#### WHAT NEEDS TO BE DONE:
Below are the entries to work from; restate word for word the portion that opens with the line containing "family: Mustelidae" and closes with the line containing "Label granularity: sequence-level.", keeping both.

#### INPUT DATA:
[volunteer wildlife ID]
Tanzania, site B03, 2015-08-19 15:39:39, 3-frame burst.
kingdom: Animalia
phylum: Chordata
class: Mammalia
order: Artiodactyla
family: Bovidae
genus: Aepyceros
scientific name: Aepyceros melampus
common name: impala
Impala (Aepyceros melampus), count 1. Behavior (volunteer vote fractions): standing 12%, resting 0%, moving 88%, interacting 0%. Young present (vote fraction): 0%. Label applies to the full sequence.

--

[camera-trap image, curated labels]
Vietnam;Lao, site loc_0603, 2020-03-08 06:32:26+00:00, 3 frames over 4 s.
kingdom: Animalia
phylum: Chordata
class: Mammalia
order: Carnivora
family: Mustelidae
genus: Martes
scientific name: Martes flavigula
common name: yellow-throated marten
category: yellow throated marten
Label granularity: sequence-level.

#### EXERCISE RESULT:
family: Mustelidae
genus: Martes
scientific name: Martes flavigula
common name: yellow-throated marten
category: yellow throated marten
Label granularity: sequence-level.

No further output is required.